# [Given request]
Pull out every line in the records below that contains the word "does", matching its case exactly.

** Begin Data provided **

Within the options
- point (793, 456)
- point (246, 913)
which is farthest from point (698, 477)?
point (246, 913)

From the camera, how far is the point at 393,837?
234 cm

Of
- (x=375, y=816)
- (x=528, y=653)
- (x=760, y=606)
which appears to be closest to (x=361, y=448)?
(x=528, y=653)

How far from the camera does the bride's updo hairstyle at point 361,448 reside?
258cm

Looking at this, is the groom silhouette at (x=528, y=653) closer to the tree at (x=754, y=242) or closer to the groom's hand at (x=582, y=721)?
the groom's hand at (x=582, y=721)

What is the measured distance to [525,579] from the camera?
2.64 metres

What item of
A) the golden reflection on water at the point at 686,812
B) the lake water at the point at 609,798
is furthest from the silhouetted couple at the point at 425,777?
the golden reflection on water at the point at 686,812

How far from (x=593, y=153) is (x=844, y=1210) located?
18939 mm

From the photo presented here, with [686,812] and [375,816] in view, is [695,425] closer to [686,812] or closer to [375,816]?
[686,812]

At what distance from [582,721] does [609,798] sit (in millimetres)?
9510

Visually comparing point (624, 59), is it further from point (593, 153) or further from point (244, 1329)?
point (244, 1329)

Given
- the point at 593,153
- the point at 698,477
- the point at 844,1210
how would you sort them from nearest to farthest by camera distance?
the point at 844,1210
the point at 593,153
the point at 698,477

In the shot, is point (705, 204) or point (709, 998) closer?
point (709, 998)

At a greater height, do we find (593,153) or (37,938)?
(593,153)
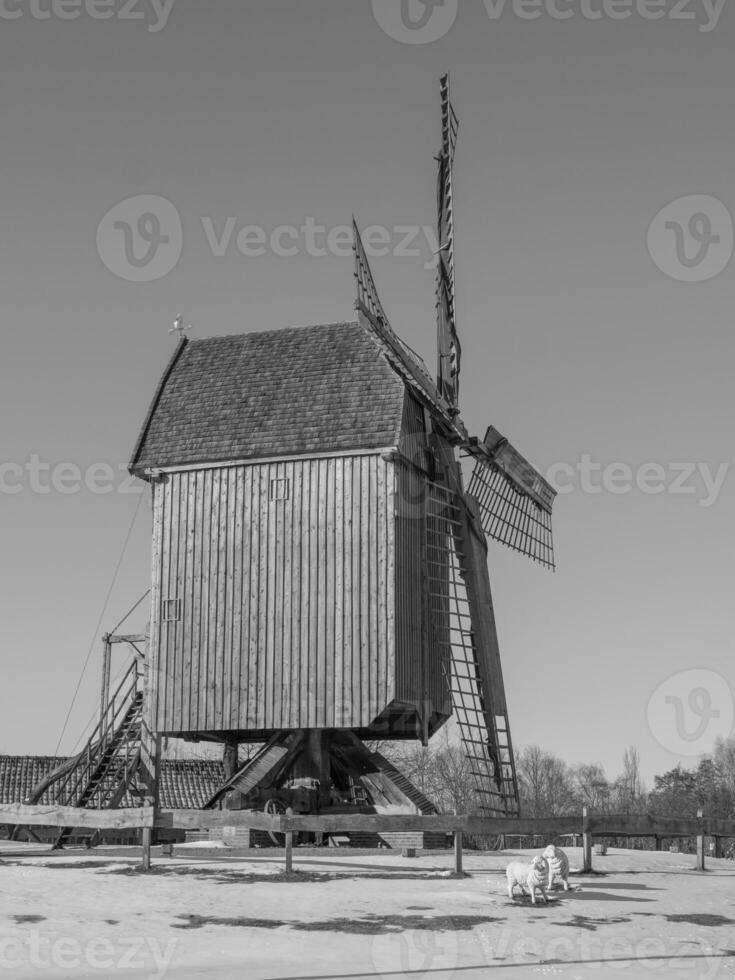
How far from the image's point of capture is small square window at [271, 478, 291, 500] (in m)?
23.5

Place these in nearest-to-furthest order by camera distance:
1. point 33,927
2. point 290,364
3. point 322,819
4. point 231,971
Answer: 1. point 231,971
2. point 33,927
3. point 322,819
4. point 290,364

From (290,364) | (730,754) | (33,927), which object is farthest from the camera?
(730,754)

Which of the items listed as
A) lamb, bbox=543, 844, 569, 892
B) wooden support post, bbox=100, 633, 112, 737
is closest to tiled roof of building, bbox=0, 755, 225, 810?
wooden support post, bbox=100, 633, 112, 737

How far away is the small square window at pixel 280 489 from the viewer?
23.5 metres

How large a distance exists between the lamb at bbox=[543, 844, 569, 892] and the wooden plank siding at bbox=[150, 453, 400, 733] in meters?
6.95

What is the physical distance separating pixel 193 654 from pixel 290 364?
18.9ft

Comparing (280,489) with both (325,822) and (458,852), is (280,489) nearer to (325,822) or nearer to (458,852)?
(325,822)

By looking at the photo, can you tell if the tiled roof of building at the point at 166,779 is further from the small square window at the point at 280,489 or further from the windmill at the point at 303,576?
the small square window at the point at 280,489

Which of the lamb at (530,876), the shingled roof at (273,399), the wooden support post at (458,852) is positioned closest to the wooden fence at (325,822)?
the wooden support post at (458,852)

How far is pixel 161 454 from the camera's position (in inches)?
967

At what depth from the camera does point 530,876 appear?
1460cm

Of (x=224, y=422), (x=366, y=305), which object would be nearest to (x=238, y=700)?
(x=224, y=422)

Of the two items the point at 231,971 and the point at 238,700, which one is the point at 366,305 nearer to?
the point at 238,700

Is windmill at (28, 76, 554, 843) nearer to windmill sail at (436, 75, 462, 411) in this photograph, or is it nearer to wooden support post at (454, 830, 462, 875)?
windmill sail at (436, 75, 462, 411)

** End Data provided **

# [Output]
How far from the camera does the bride's updo hairstyle at point 361,448 reside?
At what distance from [582,721] does [609,798] sit (in millimetres)?
At what depth from the camera does point 530,876 appear?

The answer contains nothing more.